While the WannaCry ransomware that swept across the world and crippled hundreds of thousands of PCs ransomware last month isn’t really a laughing matter, what is hilarious is how Windows’ infamous, dreaded, face-meltingly awful “Blue Screen of Death“—the error message that appears after a PC’s crashed—managed to prevent computers from being infected.

Contrary to original reports, the majority of computers WannaCry-infected PCs were not in fact running Microsoft’s outdated Windows XP, but actually Windows 7, according to a recent Kaspersky Lab analysis.

Despite Windows XP computers contributing to an “insignificant” percentage of total infected PCs—98% of PCs infected with WannaCry were running some version of Windows 7—the damage could’ve been worse, had it not been for the Blue Screen of Death (BSOD).

According to new research from the cybersecurity experts at Kryptos, installing WannaCry on PCs running Windows XP isn’t as effective as previously believed.

In tests on various versions of Windows, researchers discovered that repeated attempts to infect machines with WannaCry merely caused them to crash (displaying the BSOD) and require a hard reset, instead of encrypting all the computers’ files in return for a ransom.

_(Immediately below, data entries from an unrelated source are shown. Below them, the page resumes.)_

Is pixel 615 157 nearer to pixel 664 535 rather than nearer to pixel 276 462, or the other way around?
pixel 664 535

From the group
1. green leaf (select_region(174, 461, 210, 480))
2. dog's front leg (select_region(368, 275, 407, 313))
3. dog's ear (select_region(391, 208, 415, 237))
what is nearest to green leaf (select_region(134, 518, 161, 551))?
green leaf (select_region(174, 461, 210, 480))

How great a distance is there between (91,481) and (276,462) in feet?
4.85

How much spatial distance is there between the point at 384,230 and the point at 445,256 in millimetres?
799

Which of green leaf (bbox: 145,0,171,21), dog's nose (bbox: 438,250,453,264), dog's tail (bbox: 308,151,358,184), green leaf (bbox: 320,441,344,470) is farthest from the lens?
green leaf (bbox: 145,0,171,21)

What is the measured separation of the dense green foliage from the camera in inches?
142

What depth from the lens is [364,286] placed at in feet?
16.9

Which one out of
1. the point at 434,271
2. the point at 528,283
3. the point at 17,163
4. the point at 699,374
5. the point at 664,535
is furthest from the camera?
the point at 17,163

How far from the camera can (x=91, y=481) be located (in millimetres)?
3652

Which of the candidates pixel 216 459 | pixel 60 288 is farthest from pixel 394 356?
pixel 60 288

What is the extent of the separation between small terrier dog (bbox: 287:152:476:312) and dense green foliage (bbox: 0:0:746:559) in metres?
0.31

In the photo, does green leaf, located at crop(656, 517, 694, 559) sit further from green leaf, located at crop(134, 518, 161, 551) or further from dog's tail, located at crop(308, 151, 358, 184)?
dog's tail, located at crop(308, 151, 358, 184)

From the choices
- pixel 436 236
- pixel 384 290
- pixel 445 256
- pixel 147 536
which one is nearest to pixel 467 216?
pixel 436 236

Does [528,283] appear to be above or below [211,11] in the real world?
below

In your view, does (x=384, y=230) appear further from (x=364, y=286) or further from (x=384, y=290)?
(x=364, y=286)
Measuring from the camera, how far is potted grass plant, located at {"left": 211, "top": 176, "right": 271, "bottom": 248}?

“To be clear, the Windows XP systems are vulnerable to ETERNALBLUE, but the exploit as implemented in WannaCry does not seem to reliably deploy DOUBLEPULSAR and achieve proper RCE, instead simply hard crashing our test machines,” Kryptos said in a blog post. “The worst case scenario, and likely scenario, is that WannaCry caused many unexplained blue-screen-of-death crashes.”

Windows XP PCs aren’t completely immune to WannaCry (manually installing it will do the trick), but at the very least, the BSOD seems to get in the way of the ransomware doing its job locking up systems.

It’s ironic, that the last thing any PC user wants to see managed to save the day. If you’d asked anyone if there was ever a situation in which they’d want to see the Blue Screen of Death, you’d be hard-pressed to find an answer. Until now.

That said, if you haven’t already updated your PC with the latest security patch, or better yet, to Windows 10, you should definitely consider it. It’s better to not take any chances when it comes to your computer’s security—granted, some users can thank their lucky stars for it, but relying on the Blue Screen of Death isn’t exactly an ideal way to go about securing your computer.